Exercise details -
Filter the listing below, please, and copy only the lines with the word "Tanzania".

Provided records -
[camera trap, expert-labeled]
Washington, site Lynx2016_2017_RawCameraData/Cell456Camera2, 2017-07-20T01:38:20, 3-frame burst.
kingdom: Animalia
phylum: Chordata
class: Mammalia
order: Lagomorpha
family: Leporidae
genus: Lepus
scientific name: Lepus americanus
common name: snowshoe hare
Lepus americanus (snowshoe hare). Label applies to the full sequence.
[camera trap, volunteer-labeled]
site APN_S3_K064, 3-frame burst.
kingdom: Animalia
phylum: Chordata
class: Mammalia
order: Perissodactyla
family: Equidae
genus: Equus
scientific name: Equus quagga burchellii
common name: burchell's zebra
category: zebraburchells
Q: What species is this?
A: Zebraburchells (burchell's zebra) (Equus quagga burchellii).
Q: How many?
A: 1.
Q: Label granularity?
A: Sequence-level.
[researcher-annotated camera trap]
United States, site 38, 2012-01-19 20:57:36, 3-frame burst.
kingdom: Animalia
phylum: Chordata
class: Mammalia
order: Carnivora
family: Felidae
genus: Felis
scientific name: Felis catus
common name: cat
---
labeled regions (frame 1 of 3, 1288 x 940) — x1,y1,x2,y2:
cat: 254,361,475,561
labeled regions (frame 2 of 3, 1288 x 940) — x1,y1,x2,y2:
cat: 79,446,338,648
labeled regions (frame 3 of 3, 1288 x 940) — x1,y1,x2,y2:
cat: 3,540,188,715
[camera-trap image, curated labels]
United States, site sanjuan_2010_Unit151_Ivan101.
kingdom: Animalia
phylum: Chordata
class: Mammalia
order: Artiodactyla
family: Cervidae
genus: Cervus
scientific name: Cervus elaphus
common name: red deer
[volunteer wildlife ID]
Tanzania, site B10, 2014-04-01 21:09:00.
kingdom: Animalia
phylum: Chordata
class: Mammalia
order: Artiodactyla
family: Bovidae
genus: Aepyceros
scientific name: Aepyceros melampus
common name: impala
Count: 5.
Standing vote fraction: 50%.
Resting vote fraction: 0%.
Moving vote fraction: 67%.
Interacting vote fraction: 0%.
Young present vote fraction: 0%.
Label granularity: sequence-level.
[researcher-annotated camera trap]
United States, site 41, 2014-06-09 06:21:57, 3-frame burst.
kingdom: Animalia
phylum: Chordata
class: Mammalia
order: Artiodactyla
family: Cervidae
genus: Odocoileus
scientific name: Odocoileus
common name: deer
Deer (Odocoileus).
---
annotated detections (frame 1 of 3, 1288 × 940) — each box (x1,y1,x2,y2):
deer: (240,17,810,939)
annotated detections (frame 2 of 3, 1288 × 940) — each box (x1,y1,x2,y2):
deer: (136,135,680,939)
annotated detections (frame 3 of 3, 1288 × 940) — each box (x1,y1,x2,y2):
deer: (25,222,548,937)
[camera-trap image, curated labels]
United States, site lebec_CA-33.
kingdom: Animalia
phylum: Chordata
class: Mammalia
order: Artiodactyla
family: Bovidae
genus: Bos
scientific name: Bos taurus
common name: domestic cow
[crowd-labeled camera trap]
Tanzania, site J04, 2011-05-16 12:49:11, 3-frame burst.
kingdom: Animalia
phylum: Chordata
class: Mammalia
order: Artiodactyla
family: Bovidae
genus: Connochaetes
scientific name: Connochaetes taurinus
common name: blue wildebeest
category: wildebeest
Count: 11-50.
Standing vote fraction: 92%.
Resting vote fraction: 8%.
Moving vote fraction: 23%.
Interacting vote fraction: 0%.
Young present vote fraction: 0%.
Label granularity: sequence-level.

Task answer -
Tanzania, site B10, 2014-04-01 21:09:00.
Tanzania, site J04, 2011-05-16 12:49:11, 3-frame burst.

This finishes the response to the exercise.